There are a number of example topologies that you can peruse in the [examples/src/python]({{% githubMaster %}}/examples/src/python) directory of the [Heron repo]({{% githubMaster %}}):

TopologyFileDescription
Word count[word_count_topology.py]({{% githubMaster %}}/examples/src/python/word_count_topology.py)The [WordSpout]({{% githubMaster %}}/examples/src/python/spout/word_spout.py) spout emits random words from a list, while the [CountBolt]({{% githubMaster %}}/examples/src/python/bolt/count_bolt.py) bolt counts the number of words that have been emitted.
Multiple streams[multi_stream_topology.py]({{% githubMaster %}}/examples/src/python/multi_stream_topology.py)The [MultiStreamSpout]({{% githubMaster %}}/examples/src/python/spout/multi_stream_spout.py) emits multiple streams to downstream bolts.
Half acking[half_acking_topology.py]({{% githubMaster %}}/examples/src/python/half_acking_topology.py)The [HalfAckBolt]({{% githubMaster %}}/examples/src/python/bolt/half_ack_bolt.py) acks only half of all received tuples.
Custom grouping[custom_grouping_topology.py]({{% githubMaster %}}/examples/src/python/custom_grouping_topology.py)The [SampleCustomGrouping]({{% githubMaster %}}/examples/src/python/custom_grouping_topology.py#L26) class provides a custom field grouping.

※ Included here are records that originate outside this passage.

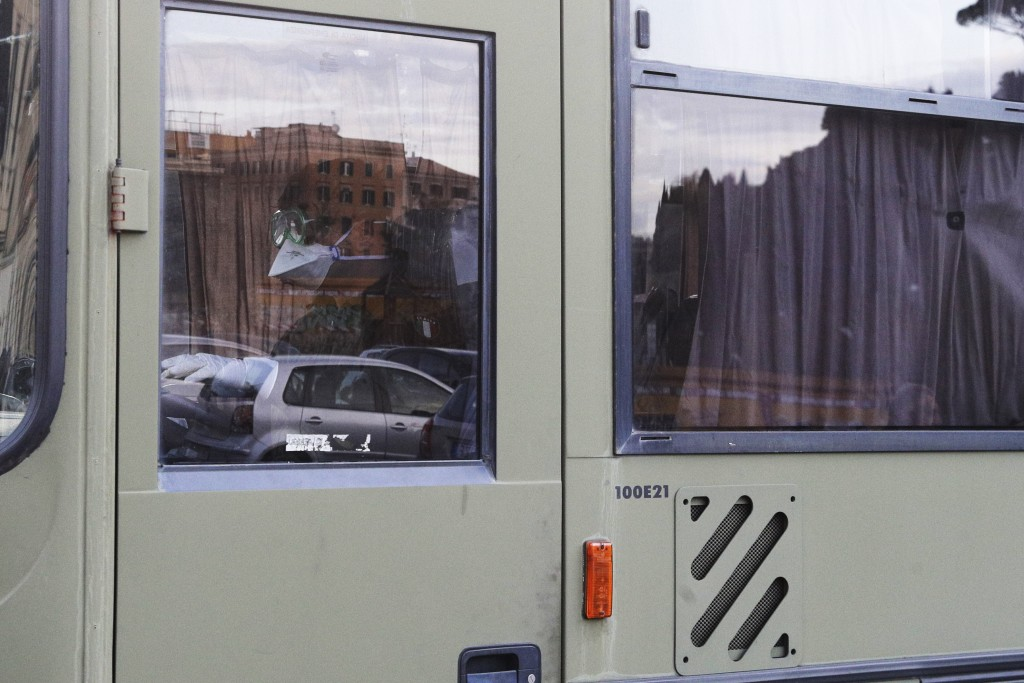 Italians evacuated from Wuhan, China, on a military bus arrive at an army complex in Rome, Sunday, Feb. 9, 2020. The Italian foreign ministry said the...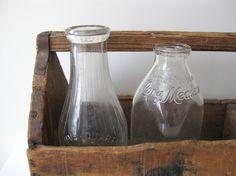 milk bottles in old tote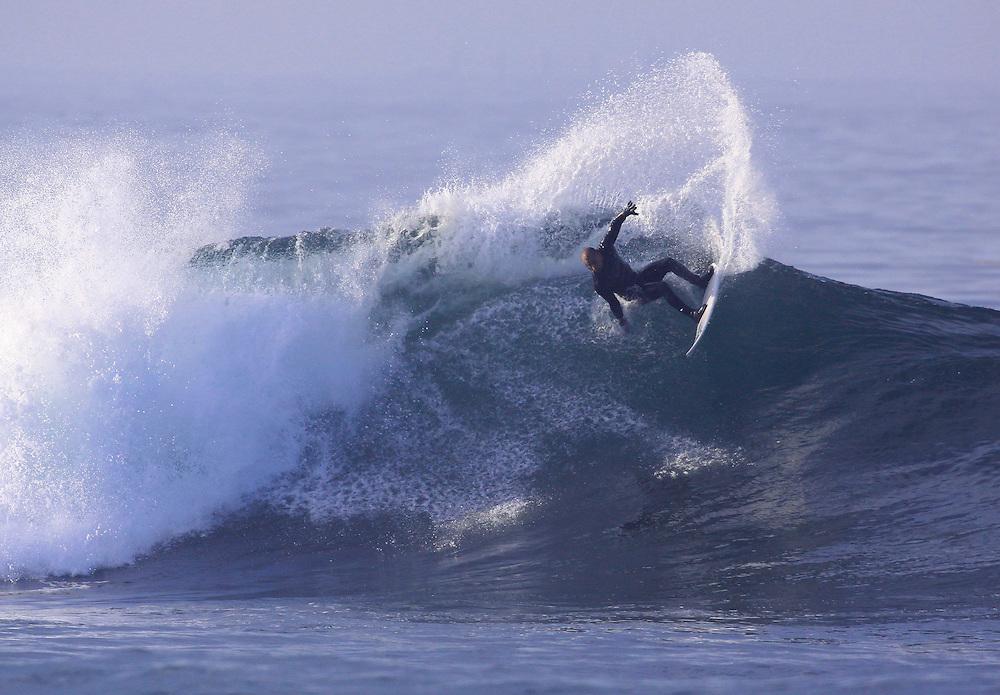 Bobby Martinez from Santa Barbara  catches waves along the central coast Wednesday, January 5, 2011.
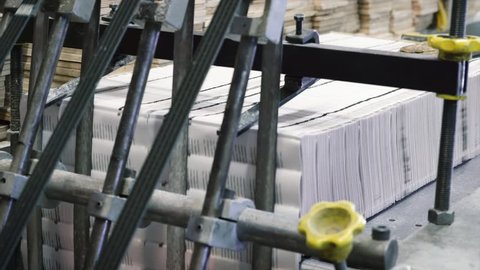 Printing Press. close up on books magazines being folded mechanically on a conveyor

You can build the respective PEXs for these topologies using the following commands:

$ bazel build examples/src/python:word_count
$ bazel build examples/src/python:multi_stream
$ bazel build examples/src/python:half_acking
$ bazel build examples/src/python:custom_grouping

All built PEXs will be stored in bazel-bin/examples/src/python. You can submit them to Heron like so:

$ heron submit local \
  bazel-bin/examples/src/python/word_count.pex - \
  WordCount
$ heron submit local \
  bazel-bin/examples/src/python/multi_stream.pex \
  heron.examples.src.python.multi_stream_topology.MultiStream
$ heron submit local \
  bazel-bin/examples/src/python/half_acking.pex - \
  HalfAcking
$ heron submit local \
  bazel-bin/examples/src/python/custom_grouping.pex \
  heron.examples.src.python.custom_grouping_topology.CustomGrouping

By default, the submit command also activates topologies. To disable this behavior, set the --deploy-deactivated flag.

Bolts

Bolts must implement the Bolt interface, which has the following methods.

class MyBolt(Bolt):
    def initialize(self, config, context): pass
    def process(self, tup): pass
  • The initialize() method is called when the bolt is first initialized and provides the bolt with the executing environment. It is equivalent to prepare() method of the IBolt interface in Java. Note that you should not override __init__() constructor of Bolt class for initialization of custom variables, since it is used internally by HeronInstance; instead, initialize() should be used to initialize any custom variables or connections to databases.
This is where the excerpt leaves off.